[Document segment Boundary: Start]

Mere moments after HRH George Alexander Louis of Cambridge made his entrance, the tweets and posts came in a rush. From Pampers, to Hostess, to Lululemon, all manner of brands spawned seemingly on-the-fly messages in the wake of the #royalbaby delivery. Some were witty, others were boring, and a few stretched the limits of taste, but most were covered and shared as the latest examples of the red-hot real-time marketing trend.

Of course, those spontaneous messages pushed out after the world’s longest pregnancy were anything but that. This wasn’t the Super Bowl blackout, after all; marketers had months to prepare for the global coming-out party. But the royal fuss did shine a light on real-time marketing, just as Oreo’s dunk in the dark did during Super Bowl XLVII.

Real-time marketing has arrived, because, well, it usually delivers. Whether clumsy or clever, the real-time royal-baby marketing machine was fueled by a frenzy of social sharing in the days following the birth.

For advertisers and their agencies, the new emphasis on real-time campaigns requires new skills. As Colin Mitchell, Ogilvy’s Worldwide Head of Planning put it recently, planning will be less important than ongoing campaign management. Mitchell names six “new” skills for ad pros, using words like “rapid response research” and “opportunistic media” to describe the demands and opportunities born by the popularity of real-time marketing.

Sound familiar? So where is PR in the real-time mix? PR professionals have been executing a version of real-time marketing since the business began. A story breaks, and the media relations team has four hours to take advantage of the news window with a client interview, quote, or blog post. The earned-media version may lack the polish and the broad viral potential of the social-media-fueled #royalbaby tweet or a milk-soaked Oreo, but the principle is the same.

In fact, PRs are well suited to pick up our share of real-time marketing. We’re accustomed to delivering content on the fly, we understand news opportunities, and we tend to be quite good at thinking creatively and acting spontaneously. We’ve all basically grown up around the news business, and social media has only heightened that sense of urgency.

Granted, true real-time marketing goes beyond mere newsjacking. An optimal response often requires a blend of paid and earned media, and it takes professional creative execution. Most importantly, the best real-time campaigns grow out of a brand’s story rather than being tacked onto a breaking news event. My favorite recent example is Virgin Holidays’ social campaign after same-sex marriage became law in the U.K. “Time for a honeymoon,” winks the ad, featuring the clinking of two lipsticked champagne flutes. It’s a perfect match with its intended audience, and the tone is classic Virgin, – sexy, subversive, and cheeky.

The Virgin ad was created by Saatchi. But it shouldn’t be long before we can enjoy the fruits of a PR-led team’s labor in the real-time marketing stage. Now, that will truly be a blessed event.

[Document segment Boundary: End]
[Study material Boundary: Start]

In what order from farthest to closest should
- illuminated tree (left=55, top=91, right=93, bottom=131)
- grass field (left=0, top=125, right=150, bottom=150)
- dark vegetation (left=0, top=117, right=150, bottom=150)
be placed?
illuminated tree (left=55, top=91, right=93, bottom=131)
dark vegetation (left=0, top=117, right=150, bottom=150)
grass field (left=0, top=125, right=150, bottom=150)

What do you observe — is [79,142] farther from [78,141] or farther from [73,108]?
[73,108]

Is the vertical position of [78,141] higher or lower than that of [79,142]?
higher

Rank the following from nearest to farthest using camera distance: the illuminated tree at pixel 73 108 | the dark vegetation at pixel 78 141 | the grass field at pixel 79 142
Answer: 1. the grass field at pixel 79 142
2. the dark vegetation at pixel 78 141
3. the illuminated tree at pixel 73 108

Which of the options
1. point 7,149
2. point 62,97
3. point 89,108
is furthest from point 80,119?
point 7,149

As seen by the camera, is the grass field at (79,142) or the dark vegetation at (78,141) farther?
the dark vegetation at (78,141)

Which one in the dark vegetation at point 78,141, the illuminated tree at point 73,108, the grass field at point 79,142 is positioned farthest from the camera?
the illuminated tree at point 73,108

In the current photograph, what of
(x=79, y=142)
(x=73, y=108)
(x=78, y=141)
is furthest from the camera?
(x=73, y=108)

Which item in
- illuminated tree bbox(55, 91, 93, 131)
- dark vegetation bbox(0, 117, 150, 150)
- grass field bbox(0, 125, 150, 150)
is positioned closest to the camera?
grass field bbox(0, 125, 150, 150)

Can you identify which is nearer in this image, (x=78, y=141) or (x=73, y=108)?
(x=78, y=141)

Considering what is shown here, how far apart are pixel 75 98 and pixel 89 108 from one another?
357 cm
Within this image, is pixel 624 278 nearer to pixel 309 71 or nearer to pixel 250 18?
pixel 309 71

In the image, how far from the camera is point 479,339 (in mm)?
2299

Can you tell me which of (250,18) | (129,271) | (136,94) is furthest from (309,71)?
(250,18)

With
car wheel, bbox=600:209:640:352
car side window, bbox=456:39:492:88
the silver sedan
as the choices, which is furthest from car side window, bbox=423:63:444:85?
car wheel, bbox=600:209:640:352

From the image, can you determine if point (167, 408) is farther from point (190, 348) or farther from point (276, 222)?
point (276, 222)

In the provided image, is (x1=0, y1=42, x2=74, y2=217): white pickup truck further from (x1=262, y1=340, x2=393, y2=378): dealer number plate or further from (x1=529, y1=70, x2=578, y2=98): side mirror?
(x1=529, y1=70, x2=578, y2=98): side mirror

[Study material Boundary: End]

## Task
Quote the real-time marketing article above word for word, starting with "Of course, those" and going on through "following the birth.".

## Written solution
Of course, those spontaneous messages pushed out after the world’s longest pregnancy were anything but that. This wasn’t the Super Bowl blackout, after all; marketers had months to prepare for the global coming-out party. But the royal fuss did shine a light on real-time marketing, just as Oreo’s dunk in the dark did during Super Bowl XLVII.

Real-time marketing has arrived, because, well, it usually delivers. Whether clumsy or clever, the real-time royal-baby marketing machine was fueled by a frenzy of social sharing in the days following the birth.